PROBLEMS
(1) Rewrite everything from "While waiting for" down to "the first half." in the walkway post, replacing "raised garden" with "vegetable bed".
(2) Based on the walkway post, decide whether each statement is true. Answer yes or no, and quote the words that settle it.
(a) The area behind and to the North of the raised garden was already done before this digging began.
(b) The rocks were removed without any power tools.
(c) Digging the first half took two days.
(3) In the walkway post, about how far will the extended walkway probably need to be excavated?

Thursday, July 14, 2011

The Walkway in front of the raised garden


While waiting for the telephone company to fix our land line phone cable, I've started digging out the area where the walkway will go in front of the raised garden. We already have the area behind and to the North of the raised garden, so we have the front and to the South to do.

The first problem is to mark the area to be excavated.



Next we remove all the grass, exposing the dirt to be moved.



We dig down with the dirt. In some places, we only go a couple of inches before we hit rock. One day of digging gets the first half.



A second day of digging gets the second half.



As you can see, rocks lay just below the surface. So now we need to take out those rocks. We were hoping that we could use the dirt edge as one side of the framing for pouring a vertical cement wall, but it looks like the rocks do not happen to separate where we want them to, so we will need to extract rocks that will leave a void under the ground in the yard. Eventually we will want to dig out the yard too. It may be sooner for parts of the yard than we wanted.

So far we've done pretty well with just taking the rocks out of the desired area. Most of these rocks are too big to manage as is, so I've brought out the jackhammer and split them at the edge of the trench.



We have about half the rocks out now, and just need to continue to split them and remove them.

Continuing with the excavation, we are down to one (big) rock to remove, right at the corner of the walkway and the North Pit. In preparation for the cement wall defining the boundary of the walkway, we have to consider how the walkway continues from the raised garden to the back patio, so we have laid that out and will need to excavate the extended walkway, probably 3 feet or so, to provide the right support and connection to the extended walkway.

Some records

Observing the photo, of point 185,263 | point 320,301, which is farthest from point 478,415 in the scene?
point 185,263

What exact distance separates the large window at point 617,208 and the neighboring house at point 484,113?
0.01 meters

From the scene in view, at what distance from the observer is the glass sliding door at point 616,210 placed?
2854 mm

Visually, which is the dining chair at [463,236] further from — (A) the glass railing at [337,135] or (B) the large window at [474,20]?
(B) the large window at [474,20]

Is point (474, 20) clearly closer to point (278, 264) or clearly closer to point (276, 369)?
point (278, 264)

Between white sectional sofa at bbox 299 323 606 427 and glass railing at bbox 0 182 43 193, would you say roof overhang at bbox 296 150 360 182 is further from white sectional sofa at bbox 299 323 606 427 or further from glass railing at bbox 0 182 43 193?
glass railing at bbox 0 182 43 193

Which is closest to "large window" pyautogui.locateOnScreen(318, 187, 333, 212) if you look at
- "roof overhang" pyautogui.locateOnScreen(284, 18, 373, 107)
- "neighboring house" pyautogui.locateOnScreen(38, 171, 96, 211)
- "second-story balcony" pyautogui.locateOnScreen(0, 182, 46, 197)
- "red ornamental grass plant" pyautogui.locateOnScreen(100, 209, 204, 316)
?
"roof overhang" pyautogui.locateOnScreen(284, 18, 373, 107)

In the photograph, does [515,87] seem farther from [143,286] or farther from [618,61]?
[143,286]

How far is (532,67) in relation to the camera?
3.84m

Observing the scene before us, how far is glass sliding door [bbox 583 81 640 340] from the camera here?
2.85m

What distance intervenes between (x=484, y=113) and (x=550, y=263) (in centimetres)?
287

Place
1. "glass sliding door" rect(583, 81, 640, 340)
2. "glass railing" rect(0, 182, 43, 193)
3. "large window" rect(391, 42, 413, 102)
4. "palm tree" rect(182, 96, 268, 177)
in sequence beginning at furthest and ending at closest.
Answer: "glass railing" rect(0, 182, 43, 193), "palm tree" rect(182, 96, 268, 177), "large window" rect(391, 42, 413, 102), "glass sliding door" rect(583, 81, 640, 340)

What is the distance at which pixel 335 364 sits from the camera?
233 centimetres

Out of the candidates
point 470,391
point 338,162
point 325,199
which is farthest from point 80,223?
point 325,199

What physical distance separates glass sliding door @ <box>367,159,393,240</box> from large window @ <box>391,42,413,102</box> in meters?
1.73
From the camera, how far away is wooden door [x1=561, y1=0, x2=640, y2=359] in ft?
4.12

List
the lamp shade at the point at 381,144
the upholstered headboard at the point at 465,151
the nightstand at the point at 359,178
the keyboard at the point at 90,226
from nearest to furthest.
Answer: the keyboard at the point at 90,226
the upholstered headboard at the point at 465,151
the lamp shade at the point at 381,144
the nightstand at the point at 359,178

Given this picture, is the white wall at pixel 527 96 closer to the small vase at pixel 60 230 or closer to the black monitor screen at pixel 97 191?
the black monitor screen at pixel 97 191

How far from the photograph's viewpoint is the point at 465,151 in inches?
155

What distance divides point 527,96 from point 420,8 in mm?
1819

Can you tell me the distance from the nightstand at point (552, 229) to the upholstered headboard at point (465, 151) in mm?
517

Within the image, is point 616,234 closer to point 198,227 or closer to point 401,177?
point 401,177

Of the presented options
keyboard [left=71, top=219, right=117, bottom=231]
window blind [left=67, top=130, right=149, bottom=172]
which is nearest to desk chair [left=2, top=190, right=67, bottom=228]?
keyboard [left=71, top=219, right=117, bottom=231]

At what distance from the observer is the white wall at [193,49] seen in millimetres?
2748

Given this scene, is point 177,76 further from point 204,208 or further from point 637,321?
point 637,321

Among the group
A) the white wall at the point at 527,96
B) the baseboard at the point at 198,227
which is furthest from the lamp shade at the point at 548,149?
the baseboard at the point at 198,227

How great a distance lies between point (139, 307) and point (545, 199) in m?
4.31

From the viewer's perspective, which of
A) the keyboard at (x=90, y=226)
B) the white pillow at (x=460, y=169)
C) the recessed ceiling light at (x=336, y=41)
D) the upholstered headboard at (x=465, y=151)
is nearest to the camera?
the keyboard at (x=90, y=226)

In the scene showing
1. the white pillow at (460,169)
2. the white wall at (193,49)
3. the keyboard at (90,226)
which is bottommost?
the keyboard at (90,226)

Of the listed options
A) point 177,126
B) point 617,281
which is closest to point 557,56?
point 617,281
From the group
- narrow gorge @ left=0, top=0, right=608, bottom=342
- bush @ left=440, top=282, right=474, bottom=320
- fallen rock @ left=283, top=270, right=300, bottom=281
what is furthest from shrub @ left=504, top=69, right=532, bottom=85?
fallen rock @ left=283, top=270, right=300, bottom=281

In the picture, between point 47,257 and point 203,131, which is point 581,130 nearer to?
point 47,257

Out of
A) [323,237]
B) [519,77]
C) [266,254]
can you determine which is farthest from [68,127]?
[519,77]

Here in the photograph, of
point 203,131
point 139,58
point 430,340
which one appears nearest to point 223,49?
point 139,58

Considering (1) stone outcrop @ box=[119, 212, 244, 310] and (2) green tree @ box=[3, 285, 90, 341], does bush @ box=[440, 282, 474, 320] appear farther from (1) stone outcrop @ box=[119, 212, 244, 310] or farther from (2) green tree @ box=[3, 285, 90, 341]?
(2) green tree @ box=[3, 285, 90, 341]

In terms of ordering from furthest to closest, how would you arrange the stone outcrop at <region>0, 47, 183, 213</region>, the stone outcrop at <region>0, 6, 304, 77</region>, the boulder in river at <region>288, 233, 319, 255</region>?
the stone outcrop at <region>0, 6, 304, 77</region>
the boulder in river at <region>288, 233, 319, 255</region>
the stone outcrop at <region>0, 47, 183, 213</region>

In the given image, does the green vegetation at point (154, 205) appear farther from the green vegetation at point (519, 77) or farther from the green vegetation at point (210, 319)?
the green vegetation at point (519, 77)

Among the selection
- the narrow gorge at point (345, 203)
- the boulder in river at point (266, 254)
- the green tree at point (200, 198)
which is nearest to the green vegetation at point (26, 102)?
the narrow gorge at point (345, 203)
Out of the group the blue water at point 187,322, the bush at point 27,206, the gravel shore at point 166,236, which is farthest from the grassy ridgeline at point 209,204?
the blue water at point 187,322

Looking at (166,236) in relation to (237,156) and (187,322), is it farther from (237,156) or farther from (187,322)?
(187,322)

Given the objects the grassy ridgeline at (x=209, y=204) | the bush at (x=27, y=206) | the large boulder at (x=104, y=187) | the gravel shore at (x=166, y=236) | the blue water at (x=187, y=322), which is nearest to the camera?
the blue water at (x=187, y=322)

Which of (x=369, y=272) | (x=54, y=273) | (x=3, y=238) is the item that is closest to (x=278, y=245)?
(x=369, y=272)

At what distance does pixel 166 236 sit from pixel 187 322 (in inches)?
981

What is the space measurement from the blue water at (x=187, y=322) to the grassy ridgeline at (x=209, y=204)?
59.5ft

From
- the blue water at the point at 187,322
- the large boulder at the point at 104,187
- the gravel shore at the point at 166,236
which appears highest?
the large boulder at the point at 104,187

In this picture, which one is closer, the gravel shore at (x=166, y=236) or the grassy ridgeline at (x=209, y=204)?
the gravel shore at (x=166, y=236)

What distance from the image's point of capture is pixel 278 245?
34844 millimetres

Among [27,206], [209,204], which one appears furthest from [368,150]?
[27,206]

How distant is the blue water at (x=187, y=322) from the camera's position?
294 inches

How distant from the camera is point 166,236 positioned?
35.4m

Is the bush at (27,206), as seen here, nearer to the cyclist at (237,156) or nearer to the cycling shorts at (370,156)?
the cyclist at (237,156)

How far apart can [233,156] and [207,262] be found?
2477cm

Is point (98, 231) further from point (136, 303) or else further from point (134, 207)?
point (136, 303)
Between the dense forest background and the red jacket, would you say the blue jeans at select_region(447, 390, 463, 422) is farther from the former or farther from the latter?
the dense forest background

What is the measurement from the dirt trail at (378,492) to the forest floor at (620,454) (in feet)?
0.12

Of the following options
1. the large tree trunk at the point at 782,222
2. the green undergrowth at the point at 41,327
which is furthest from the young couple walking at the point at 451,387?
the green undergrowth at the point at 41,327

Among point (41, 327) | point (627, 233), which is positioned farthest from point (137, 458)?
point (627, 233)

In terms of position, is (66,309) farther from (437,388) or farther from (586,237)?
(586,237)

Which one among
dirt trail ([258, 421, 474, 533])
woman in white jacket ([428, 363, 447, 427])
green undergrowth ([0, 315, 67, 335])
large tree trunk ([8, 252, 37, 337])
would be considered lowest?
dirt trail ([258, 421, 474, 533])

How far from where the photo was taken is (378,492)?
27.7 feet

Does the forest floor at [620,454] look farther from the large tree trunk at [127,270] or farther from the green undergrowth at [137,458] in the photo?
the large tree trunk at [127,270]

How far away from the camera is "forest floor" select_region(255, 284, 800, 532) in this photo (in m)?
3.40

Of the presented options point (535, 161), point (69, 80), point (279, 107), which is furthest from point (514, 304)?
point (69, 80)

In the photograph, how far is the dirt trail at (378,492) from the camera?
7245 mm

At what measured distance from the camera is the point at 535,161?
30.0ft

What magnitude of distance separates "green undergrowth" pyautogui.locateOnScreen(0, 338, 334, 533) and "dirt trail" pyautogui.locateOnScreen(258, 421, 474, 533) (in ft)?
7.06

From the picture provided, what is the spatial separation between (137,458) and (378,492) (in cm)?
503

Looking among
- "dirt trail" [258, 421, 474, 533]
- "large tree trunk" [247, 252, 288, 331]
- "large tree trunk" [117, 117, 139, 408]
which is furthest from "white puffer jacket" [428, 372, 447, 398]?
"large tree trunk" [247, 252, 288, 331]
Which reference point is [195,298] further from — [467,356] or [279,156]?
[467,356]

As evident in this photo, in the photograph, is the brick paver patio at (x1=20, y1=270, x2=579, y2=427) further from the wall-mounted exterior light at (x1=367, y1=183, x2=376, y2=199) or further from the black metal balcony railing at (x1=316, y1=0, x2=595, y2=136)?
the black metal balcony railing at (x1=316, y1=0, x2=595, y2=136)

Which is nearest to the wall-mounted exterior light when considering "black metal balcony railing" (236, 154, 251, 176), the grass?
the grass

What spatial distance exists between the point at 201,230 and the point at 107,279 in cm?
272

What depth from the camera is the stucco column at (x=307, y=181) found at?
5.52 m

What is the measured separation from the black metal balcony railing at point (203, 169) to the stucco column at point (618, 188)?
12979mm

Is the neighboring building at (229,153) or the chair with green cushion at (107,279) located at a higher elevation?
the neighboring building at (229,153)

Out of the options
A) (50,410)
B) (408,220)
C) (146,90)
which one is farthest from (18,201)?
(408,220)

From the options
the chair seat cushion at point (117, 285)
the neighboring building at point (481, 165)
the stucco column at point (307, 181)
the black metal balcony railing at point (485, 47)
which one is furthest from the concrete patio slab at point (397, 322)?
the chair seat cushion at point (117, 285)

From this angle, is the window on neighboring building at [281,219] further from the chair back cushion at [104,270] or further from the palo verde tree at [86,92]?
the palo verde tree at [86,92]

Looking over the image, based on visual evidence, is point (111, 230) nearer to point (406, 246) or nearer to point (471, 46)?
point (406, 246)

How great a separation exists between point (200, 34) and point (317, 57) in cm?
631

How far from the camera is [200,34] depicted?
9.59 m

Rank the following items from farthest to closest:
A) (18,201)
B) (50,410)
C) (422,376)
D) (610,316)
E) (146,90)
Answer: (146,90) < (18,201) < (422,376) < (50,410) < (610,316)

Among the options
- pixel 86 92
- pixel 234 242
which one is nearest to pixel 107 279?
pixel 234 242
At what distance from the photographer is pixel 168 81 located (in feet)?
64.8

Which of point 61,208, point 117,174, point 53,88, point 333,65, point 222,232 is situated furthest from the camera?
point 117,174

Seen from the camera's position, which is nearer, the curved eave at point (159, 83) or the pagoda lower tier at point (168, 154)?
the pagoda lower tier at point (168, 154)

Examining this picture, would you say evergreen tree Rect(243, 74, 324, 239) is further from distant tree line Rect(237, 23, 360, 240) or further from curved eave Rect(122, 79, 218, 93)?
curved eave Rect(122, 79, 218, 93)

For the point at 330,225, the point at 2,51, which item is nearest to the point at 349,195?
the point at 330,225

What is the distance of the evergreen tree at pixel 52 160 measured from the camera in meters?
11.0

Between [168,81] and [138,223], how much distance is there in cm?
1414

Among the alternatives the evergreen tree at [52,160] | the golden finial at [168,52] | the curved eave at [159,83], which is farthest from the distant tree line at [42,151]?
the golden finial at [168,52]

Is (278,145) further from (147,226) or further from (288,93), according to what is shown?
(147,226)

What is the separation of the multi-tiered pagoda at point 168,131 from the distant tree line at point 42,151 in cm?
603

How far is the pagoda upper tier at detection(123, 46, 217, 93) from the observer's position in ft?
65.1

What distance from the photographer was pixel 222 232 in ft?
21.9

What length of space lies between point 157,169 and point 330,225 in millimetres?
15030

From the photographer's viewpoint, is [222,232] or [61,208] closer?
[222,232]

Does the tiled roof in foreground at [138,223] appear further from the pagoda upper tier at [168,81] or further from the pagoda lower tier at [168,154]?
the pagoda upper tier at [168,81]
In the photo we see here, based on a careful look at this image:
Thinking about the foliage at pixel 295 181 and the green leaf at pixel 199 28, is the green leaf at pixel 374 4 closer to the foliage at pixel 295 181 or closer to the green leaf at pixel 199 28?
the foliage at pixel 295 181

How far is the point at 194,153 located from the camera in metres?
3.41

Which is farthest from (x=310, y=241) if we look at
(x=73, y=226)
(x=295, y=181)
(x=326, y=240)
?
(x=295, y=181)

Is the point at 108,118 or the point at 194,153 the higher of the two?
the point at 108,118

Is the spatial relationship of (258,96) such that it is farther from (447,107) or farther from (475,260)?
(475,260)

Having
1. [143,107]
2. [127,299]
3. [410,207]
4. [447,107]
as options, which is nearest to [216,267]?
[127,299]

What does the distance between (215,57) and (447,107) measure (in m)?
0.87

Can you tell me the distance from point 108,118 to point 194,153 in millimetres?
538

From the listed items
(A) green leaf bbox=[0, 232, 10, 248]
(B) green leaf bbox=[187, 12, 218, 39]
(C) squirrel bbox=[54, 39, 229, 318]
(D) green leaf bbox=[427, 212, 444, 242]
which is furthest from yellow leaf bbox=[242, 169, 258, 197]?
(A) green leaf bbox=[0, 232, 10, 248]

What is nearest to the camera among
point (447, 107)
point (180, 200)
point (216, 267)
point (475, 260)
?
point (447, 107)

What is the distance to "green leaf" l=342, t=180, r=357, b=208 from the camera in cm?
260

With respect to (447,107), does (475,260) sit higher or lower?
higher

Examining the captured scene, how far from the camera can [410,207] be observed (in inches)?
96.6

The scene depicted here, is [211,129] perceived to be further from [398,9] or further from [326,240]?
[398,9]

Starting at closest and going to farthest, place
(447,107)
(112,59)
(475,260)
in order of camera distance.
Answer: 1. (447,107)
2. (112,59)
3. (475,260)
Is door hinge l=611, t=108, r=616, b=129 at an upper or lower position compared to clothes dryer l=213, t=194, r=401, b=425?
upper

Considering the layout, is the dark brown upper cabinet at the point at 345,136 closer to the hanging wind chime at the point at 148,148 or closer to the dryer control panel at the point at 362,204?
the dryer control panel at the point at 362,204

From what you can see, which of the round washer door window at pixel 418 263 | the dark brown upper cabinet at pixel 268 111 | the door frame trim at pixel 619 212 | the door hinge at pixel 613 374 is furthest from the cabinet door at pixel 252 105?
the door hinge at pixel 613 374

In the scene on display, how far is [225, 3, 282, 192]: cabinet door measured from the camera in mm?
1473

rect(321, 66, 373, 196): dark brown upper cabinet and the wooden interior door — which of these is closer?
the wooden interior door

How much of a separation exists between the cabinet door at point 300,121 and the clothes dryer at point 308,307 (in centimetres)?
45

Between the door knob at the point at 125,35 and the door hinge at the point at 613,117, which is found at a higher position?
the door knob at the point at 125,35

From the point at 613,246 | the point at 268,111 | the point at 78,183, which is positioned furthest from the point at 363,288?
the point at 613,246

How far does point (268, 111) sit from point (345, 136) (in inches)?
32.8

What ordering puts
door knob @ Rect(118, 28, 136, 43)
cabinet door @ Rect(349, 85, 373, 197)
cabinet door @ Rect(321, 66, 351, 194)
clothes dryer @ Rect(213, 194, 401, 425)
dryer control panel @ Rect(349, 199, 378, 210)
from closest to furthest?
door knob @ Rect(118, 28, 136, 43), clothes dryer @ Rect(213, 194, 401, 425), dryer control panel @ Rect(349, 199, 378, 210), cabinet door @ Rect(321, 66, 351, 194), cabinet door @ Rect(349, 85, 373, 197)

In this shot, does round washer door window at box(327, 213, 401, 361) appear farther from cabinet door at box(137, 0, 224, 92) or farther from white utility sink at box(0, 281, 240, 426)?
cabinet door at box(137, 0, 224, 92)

COMPLETED EXERCISE
(1)
While waiting for the telephone company to fix our land line phone cable, I've started digging out the area where the walkway will go in front of the vegetable bed. We already have the area behind and to the North of the vegetable bed, so we have the front and to the South to do.

The first problem is to mark the area to be excavated.



Next we remove all the grass, exposing the dirt to be moved.



We dig down with the dirt. In some places, we only go a couple of inches before we hit rock. One day of digging gets the first half.

(2)
(a) Yes: "We already have the area behind and to the North of the raised garden"
(b) No: "I've brought out the jackhammer and split them at the edge of the trench"
(c) No: "One day of digging gets the first half."

(3) Probably 3 feet or so.